■ **Text section**

Last November, the consortium submitted the unsolicited proposal to form a joint venture with the province of Cavite for the SPIA project.

The partnership with Cavite province will cover the development, design, financing, construction, operation and maintenance of the Sangley airport project.

SPIA Development Consortium said in a statement that as soon as the project is awarded, it is ready to transform Sangley airport into a premium gateway that can provide an alternative to the congested Ninoy Aquino International Airport (NAIA), thus significantly boosting economic growth and enhancing the local tourism and aviation industries.

After the final planning, design and financial closing, the work would immediately begin with the construction of a 4.6-kilometer connector road from the Kawit Interchange of Cavitex that would lead to Sangley, with the time of completion estimated at two years, the consortium said.

The Philippine lead members of SPIA Development Consortium are CHI and YGC.

CHI is responsible for the development, design and construction of the Manila-Cavite Expressway project — a 14-km. controlled-access toll expressway linking Manila to Cavite that was eventually acquired by Metro Pacific Investments Corp.

YGC is a conglomerate engaged in construction, infrastructure development, banking, insurance and automotive services, among others.

■ **Task A**
Pull out each line of the entries that contains the string "body", matching its case exactly.
These entries are unrelated to the passage about the Sangley airport project.

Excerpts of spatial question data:
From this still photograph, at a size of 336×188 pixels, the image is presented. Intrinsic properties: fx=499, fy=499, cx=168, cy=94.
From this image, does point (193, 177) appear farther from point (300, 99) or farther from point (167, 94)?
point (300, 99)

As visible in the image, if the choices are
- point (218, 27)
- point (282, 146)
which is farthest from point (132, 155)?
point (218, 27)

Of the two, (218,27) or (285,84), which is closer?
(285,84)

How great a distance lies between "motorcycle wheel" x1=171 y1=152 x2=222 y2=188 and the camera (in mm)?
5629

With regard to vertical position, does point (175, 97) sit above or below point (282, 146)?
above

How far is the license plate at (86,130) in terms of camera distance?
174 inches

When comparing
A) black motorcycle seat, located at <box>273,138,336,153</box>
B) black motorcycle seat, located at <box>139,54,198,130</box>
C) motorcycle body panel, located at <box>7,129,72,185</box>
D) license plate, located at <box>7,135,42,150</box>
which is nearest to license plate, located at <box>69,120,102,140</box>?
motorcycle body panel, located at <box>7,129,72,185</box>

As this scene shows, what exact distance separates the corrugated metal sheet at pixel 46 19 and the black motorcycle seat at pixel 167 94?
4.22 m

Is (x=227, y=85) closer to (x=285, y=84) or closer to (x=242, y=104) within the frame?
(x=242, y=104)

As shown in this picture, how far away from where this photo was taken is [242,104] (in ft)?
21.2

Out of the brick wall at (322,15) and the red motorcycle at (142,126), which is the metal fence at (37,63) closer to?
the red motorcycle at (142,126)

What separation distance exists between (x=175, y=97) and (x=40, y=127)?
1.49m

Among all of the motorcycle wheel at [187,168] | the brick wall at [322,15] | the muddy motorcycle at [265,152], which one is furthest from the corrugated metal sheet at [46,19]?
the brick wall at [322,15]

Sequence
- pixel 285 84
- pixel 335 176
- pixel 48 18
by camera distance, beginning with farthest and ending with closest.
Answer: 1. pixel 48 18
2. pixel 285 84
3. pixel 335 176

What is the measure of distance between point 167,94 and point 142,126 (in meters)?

■ **Task B**
According to the Sangley airport passage, what activities will the partnership with Cavite province cover? List them all.

■ **Task response A**
C) motorcycle body panel, located at <box>7,129,72,185</box>
motorcycle body panel, located at <box>7,129,72,185</box>

■ **Task response B**
development, design, financing, construction, operation, maintenance